Spiegelgasse 5, Lecture Room 05.002
Seminar Analysis and Mathematical Physics: Fabian Ziltener (Utrecht University)
The goal of this talk is to show in an example how analysis and symplectic geometry are related in several ways.
Symplectic geometry originated from classical mechanics, where the canonical symplectic form on phase space appears in Hamilton's equation. A (smooth) diffeomorphism on a symplectic manifold is called a symplectomorphism iff it preserves the symplectic form. This happens iff the diffeomorphism solves a certain inhomogeneous quadratic first order system of PDE's. In classical mechanics symplectomorphisms play the role of canonical transformations.
A famous result by Eliashberg and Gromov states that the set of symplectomorphisms is $C^0$-closed in the set of all diffeomorphisms.
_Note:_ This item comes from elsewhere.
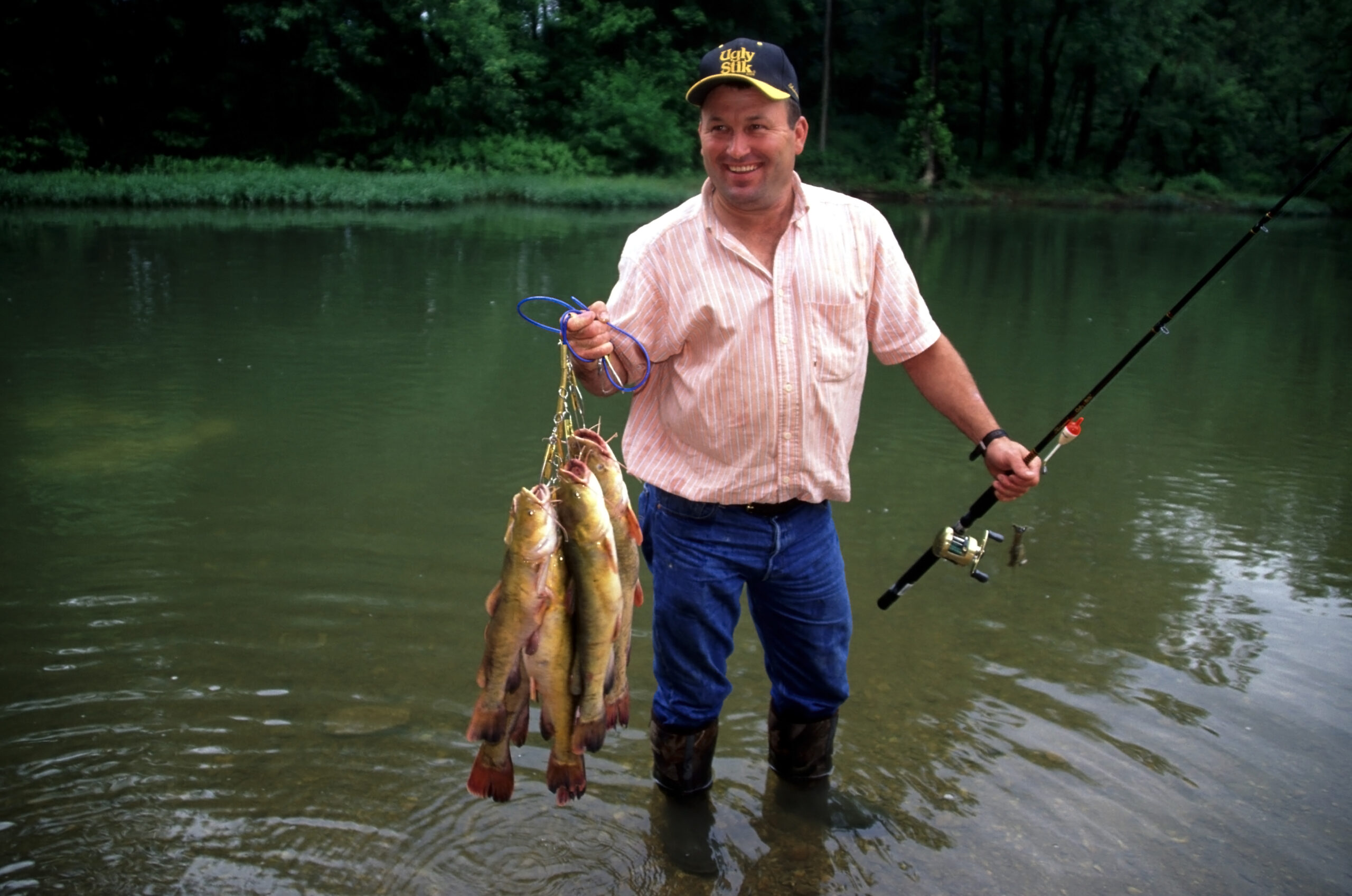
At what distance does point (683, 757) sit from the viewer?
3768mm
This is remarkable, since in general, the $C^0$-limit of a sequence of solutions of a first order system of PDE's need not solve the system. A well-known proof of the Eliashberg-Gromov theorem is based on Gromov's symplectic nonsqueezing theorem for balls.
In my talk I will sketch this proof. Furthermore, I will present a symplectic nonsqueezing result for spheres that sharpens Gromov's theorem. The proof of this result is based on the existence of a holomorphic map from the (real) two-dimensional unit disk to a certain symplectic manifold, satisfying some Lagrangian boundary condition. Such a map solves the Cauchy-Riemann equation for a certain almost complex structure.